Kevork, que entendía el armenio básico pero no el de los periódicos, soltó una risita un poco nerviosa, intentando disimular que solo había comprendido el principio de la frase.
– Oğlani kizdirmayasin. -La abuela Shushan alzó una ceja y habló en turco, como hacía siempre que quería dar un mensaje directo a un anciano sin que los jóvenes que había en la sala lo entendieran.
El tío Dikran captó el mensaje y lanzó un suspiro, como un niño al que su madre ha reprendido, y trató de consolarse con el burma. Se hizo un silencio. Todos y todo -los tres hombres, las tres generaciones de mujeres, la multitud de alfombras que decoraban el suelo, la plata antigua dentro de la vitrina, el samovar encima del chifonier, la película de vídeo (El color de las granadas), además de los numerosos cuadros y el icono de La oración de santa Ana y el póster del monte Ararat cubierto de nieve blanca- se quedaron callados un breve instante y la sala adquirió una extraña luminosidad bajo la luz mortecina de una farola que acababa de encenderse en la calle.
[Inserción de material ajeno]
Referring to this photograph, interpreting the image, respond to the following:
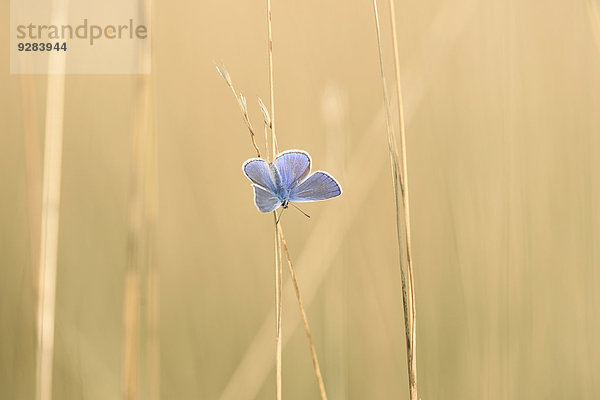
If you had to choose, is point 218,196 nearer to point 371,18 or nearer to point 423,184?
point 423,184

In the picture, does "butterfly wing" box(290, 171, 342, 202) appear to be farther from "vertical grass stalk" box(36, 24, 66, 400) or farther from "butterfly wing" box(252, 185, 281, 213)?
"vertical grass stalk" box(36, 24, 66, 400)

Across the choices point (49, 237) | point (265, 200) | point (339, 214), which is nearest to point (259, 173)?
point (265, 200)

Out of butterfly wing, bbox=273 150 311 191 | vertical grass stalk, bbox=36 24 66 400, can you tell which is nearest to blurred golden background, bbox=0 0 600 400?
vertical grass stalk, bbox=36 24 66 400

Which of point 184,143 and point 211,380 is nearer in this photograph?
point 211,380

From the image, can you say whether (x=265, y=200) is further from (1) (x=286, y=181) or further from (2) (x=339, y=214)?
(2) (x=339, y=214)

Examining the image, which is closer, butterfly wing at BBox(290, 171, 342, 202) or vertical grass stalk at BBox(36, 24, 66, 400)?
butterfly wing at BBox(290, 171, 342, 202)

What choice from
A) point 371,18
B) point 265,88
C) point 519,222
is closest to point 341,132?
point 519,222
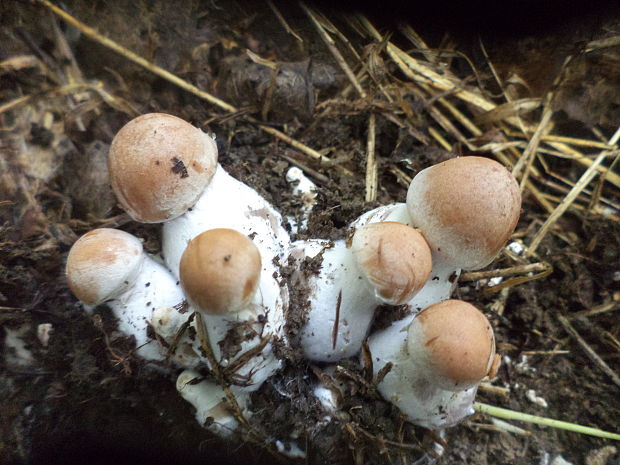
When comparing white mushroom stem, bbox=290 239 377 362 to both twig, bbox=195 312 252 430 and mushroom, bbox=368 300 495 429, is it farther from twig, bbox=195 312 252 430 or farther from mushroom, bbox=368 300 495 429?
twig, bbox=195 312 252 430

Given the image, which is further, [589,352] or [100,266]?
[589,352]

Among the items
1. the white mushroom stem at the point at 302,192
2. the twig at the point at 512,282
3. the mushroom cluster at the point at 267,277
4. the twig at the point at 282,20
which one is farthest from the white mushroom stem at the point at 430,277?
the twig at the point at 282,20

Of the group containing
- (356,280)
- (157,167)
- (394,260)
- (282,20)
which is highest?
(282,20)

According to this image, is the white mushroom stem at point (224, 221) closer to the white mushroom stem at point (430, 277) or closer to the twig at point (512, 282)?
the white mushroom stem at point (430, 277)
Los fantasmas del pasado estaban allí.
Un coche aparcó delante de la casa; la luz de los faros barrió la sala e iluminó el texto colgado en la pared con un marco dorado: AMÉN, EN VERDAD OS DIGO QUE TODO LO QUE ATÉIS EN LA TIERRA QUEDARÁ ATADO EN EL CIELO, Y LO QUE DESATÉIS EN LA TIERRA QUEDARÁ DESATADO EN EL CIELO. MATEO 18:18. Pasó un tranvía tocando las campanillas, cargado de niños ruidosos y turistas que iban de la Russian Hill al parque acuático, el Museo Marítimo y el Fisherman's Wharf. Los ruidos de la hora punta de San Francisco se metieron en la habitación y los sacaron de su ensueño.